L'homme de 55 ans est pour sa part également accusé d'un crime de "coups et blessures aggravés" sur l'un des enfants, a précisé cette instance dans un deuxième communiqué plus détaillé.
Peu après l'annonce de cette décision, Marine R. et Marc B. ont quitté les lieux à bord d'un fourgon de la gendarmerie qui est sorti direcement du garage du tribunal, situé à une cinquantaine de kilomètres au sud de Lisbonne, non loin du lieu où les garçonnets de quatre et cinq ans ont été retrouvés par un automobiliste mardi soir, assis en pleurs au bord d'une route.

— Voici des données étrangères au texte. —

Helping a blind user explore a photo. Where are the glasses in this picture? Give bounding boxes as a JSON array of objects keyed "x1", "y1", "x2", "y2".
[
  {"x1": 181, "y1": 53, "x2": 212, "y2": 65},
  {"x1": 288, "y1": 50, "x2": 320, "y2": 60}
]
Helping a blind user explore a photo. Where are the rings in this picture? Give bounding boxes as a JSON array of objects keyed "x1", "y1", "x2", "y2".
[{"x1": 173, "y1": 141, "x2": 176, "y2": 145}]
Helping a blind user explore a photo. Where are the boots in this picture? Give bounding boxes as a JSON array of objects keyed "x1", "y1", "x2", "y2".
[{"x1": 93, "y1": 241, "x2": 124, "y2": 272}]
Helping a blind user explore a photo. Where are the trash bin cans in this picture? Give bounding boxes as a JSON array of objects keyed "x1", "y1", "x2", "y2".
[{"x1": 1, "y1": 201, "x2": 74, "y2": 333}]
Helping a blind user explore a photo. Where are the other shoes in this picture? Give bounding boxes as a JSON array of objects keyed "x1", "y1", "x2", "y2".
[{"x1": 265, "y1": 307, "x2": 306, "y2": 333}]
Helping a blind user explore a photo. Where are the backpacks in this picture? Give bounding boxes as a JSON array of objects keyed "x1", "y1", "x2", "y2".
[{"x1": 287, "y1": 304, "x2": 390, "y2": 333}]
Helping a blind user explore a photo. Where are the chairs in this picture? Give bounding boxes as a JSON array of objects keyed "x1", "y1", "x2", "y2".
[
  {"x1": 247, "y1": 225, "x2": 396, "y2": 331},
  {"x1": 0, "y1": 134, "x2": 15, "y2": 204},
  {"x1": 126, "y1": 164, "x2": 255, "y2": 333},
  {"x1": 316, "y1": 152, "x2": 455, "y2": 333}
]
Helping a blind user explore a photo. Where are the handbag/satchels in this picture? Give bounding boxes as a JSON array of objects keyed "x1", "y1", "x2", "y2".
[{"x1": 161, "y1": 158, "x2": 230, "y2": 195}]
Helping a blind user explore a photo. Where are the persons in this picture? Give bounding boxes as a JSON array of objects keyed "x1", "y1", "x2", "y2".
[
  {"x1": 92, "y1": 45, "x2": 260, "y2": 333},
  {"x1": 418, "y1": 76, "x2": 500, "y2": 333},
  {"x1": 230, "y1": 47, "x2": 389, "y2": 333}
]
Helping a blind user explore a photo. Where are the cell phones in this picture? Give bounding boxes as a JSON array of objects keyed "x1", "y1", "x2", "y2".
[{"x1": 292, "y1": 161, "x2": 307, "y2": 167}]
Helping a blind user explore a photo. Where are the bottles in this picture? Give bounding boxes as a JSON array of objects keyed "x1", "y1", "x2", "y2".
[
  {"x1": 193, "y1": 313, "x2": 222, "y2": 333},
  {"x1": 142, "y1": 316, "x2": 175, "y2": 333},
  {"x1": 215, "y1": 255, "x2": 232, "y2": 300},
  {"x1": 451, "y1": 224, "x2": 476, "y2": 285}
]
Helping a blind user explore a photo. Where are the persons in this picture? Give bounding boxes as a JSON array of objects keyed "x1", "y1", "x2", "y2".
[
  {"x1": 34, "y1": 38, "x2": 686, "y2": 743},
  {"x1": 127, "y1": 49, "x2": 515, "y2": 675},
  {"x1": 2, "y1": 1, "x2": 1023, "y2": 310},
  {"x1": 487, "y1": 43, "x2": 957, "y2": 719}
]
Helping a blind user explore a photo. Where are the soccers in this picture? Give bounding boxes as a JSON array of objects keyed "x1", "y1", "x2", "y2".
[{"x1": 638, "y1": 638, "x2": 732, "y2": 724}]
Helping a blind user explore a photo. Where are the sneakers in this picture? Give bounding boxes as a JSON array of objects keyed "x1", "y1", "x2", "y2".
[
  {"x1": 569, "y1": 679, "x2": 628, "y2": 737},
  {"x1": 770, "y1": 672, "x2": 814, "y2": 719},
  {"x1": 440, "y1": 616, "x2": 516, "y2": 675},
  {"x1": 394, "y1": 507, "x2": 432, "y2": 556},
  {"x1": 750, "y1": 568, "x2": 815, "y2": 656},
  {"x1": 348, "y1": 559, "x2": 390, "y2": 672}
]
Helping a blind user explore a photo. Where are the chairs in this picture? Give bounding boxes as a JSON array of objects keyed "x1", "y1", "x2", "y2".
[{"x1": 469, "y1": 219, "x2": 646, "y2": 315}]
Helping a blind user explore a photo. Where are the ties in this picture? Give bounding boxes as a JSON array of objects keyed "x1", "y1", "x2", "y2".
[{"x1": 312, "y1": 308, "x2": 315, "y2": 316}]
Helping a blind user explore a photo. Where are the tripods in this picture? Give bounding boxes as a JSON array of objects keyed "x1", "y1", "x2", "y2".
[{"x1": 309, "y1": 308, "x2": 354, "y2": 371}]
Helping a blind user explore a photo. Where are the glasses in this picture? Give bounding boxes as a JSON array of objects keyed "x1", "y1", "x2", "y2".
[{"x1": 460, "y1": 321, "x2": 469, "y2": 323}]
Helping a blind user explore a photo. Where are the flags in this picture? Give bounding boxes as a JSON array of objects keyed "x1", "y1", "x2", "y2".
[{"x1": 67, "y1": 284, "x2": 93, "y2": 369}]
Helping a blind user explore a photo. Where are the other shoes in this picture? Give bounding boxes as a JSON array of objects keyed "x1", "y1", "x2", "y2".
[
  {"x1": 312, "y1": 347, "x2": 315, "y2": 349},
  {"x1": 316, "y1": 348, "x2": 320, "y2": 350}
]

Depuis, de nombreuses interrogations pesaient sur le profil des deux Français, elle se présentant sur les réseaux sociaux comme une "sexologue spécialisée en pratiques corporelles, dynamique développementale et soins spécifiques des traumatismes", et lui un ancien adjudant de gendarmerie qui a quitté ce corps à sa demande en 2010 et relaie aujourd'hui des publications complotistes et antisémites.
Avant de quitter le tribunal vendredi soir à l'issue de la première partie de leur interrogatoire judiciaire, Marc B. s'était mis à hurler, notamment "Armaggedon", en direction des journalistes présents. A leur arrivée, il avait crié à deux reprises "Je vous aime", pendant que Marine R. entonnait une mélodie pouvant faire penser à un cantique.
Récemment installée à Colmar, la mère des enfants travaillait dans le milieu hospitalier, selon Eric Straumann, le maire de cette ville du Haut-Rhin, dans l'est de la France, qui a assuré qu'il "n'y avait aucun signalement sur des problèmes sociaux ou de comportement avec les gamins".
Vendredi, la justice portugaise avait annoncé le placement des deux enfants au sein d'une famille d'accueil avant leur rapatriement.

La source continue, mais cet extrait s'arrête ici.